(Beginning of Text for analysis)

Description
In the 17th century Athanasius Kircher was a phenomenon. In the 21st he has become a cult. By profession a Jesuit priest, he made himself an authority on almost every subject under the sun. His most vaunted achievement was to translate the Egyptian hieroglyphs, and though he got them wrong his work marked the beginning of Egyptology.
Kircher was the first to map ocean currents; the first to offer a comprehensive theory of vulcanism; the first to compile an encyclopaedia on China, a dictionary of Coptic, a book dedicated solely to acoustics; the first to construct a machine for coding messages and another for composing music. Other interests included biblical archaeology and Christian and non-Christian history, the machinery of illusionism, the Kabbalah, the planets and the biology of animals and plants. His museum in Rome was among the most famous ‘cabinets of curiosities’, visited by everybody in the intellectual world.

(End of Text for analysis)

Task brief: From the Athanasius Kircher description, reproduce word for word the passage that begins with the words "Kircher was the" and ends with "the intellectual world.".

(Beginning of Provided information)

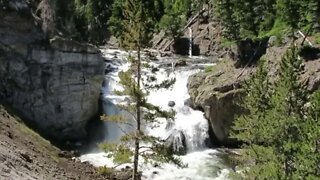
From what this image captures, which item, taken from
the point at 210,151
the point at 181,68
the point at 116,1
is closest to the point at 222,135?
the point at 210,151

(End of Provided information)

Output for this exercise:
Kircher was the first to map ocean currents; the first to offer a comprehensive theory of vulcanism; the first to compile an encyclopaedia on China, a dictionary of Coptic, a book dedicated solely to acoustics; the first to construct a machine for coding messages and another for composing music. Other interests included biblical archaeology and Christian and non-Christian history, the machinery of illusionism, the Kabbalah, the planets and the biology of animals and plants. His museum in Rome was among the most famous ‘cabinets of curiosities’, visited by everybody in the intellectual world.